- What you will do:
1. List every research question that the excerpt on Think-and-Execute poses, each with its label.
2. Reproduce the passage of the excerpt on Think-and-Execute that runs from "We conduct experiments" up to and including "corpora improve reasoning?", with no changes.

- Excerpt provided:

Our Analysis on Think-and-Execute and Pseudocode

Table of Links

Abstract and 1. Introduction

2 Think-and-Execute

3 Experimental Setup

4 Results

5 Analysis

6 Related Work

7 Limitations and Discussion

8 Conclusion and References

A Experimental Details

B Details of Think-and-Execute

C Prompts Used in Our Experiments

D Human-written Pseudocode Prompts

E Generated Analyses

F Generated Pseudocode Prompts

G Qualitative Analysis

5 Analysis

We conduct experiments to address the following research questions:

• RQ1: Is task-level pseudocode more helpful than instance-specific pseudocode?

• RQ2: Does pre-training on code corpora improve reasoning?

• RQ3: How is the quality of the logic discovered by THINK-AND-EXECUTE compared to human-written logic?

5.1 Implementing the Underlying Logic is more Effective than Instance-specific Logic in Pseudocode (RQ1)

We conduct an analysis to check if the improvement of THINK-AND-EXECUTE is contributed by our chosen format for the task-level instruction, i.e., pseudocode. We compare THINKAND-EXECUTE with a concurrent work, Chain-of-Code (CoC) (Li et al., 2023). In Table 3, THINK-AND-EXECUTE outperforms CoC, showing about 2x improvement in the average score. The main difference between THINK-AND-EXECUTE and CoC is that we use pseudocodes which are generated to express logic shared among the tasks instances, while CoC incorporates pseudocode as part of the intermediate reasoning steps towards the solution of a given instance. Hence, the results indicate the advantages of applying pseudocode for the generation of task-level instruction over solely using them as a part of rationales.

5.2 THINK-AND-EXECUTE Requires Knowledge in Code (RQ2)

To understand whether SLMs acquire the ability to understand the task-level logic written in pseudocode during pre-training on code corpora, we compare the performance of CodeLlama-13B with Llama-13B using THINK-AND-EXECUTE. In Figure 4, CodeLlama-13B shows better reasoning capabilities compared to Llama-13B in all tasks. These results suggest that the improvement from using THINK-AND-EXECUTE could depend on the knowledge of code, which is usually obtained by pre-training with code corpora. Writing code usually involves understanding the logic behind the given problem and expecting the execution results of a code, which resemble the same reasoning process of THINK-AND-EXECUTE.

- Material provided:
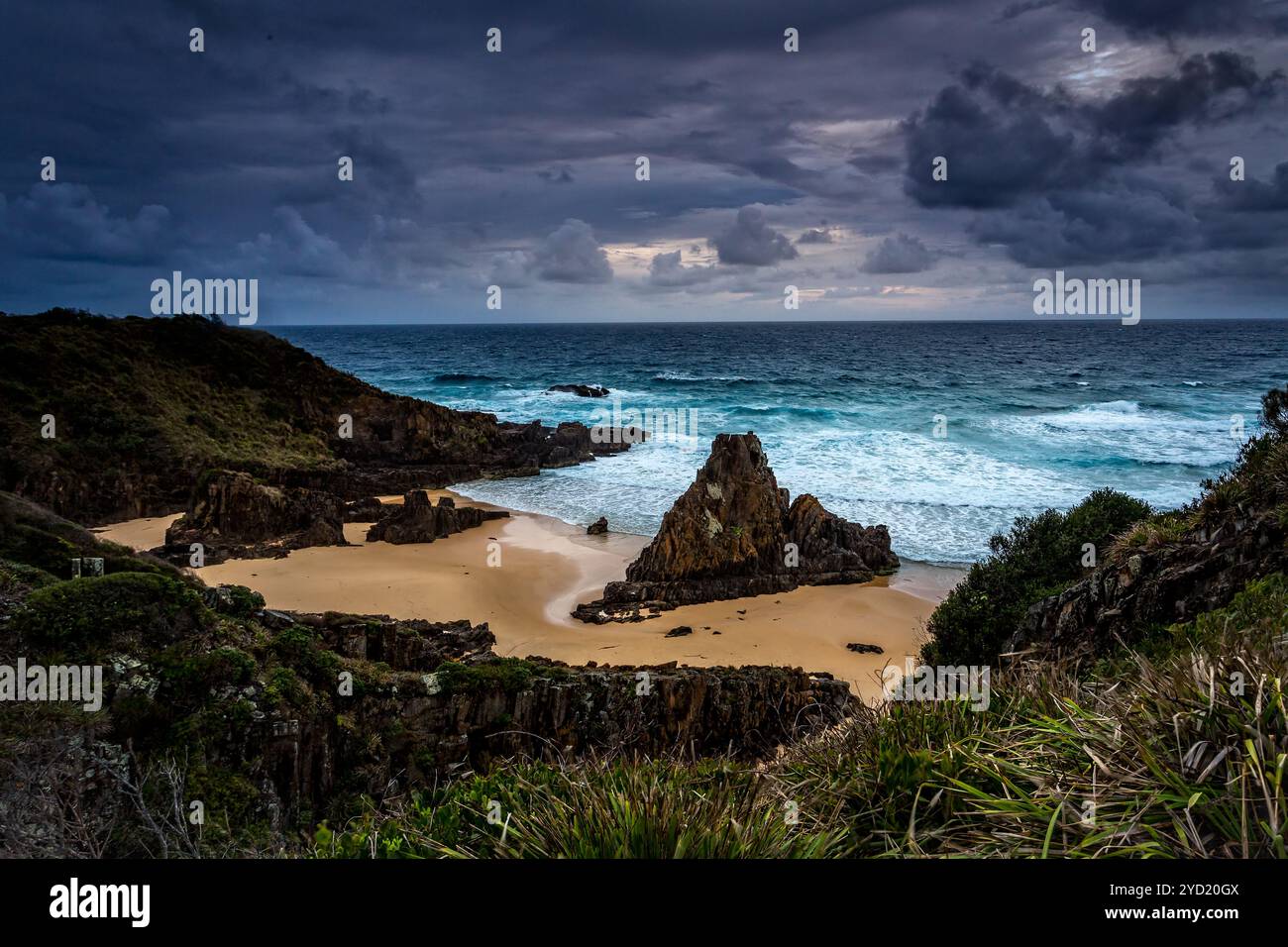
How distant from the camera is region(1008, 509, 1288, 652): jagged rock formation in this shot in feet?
21.7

- Answers by task:
1.
- RQ1: Is task-level pseudocode more helpful than instance-specific pseudocode?
- RQ2: Does pre-training on code corpora improve reasoning?
- RQ3: How is the quality of the logic discovered by THINK-AND-EXECUTE compared to human-written logic?

2.
We conduct experiments to address the following research questions:

• RQ1: Is task-level pseudocode more helpful than instance-specific pseudocode?

• RQ2: Does pre-training on code corpora improve reasoning?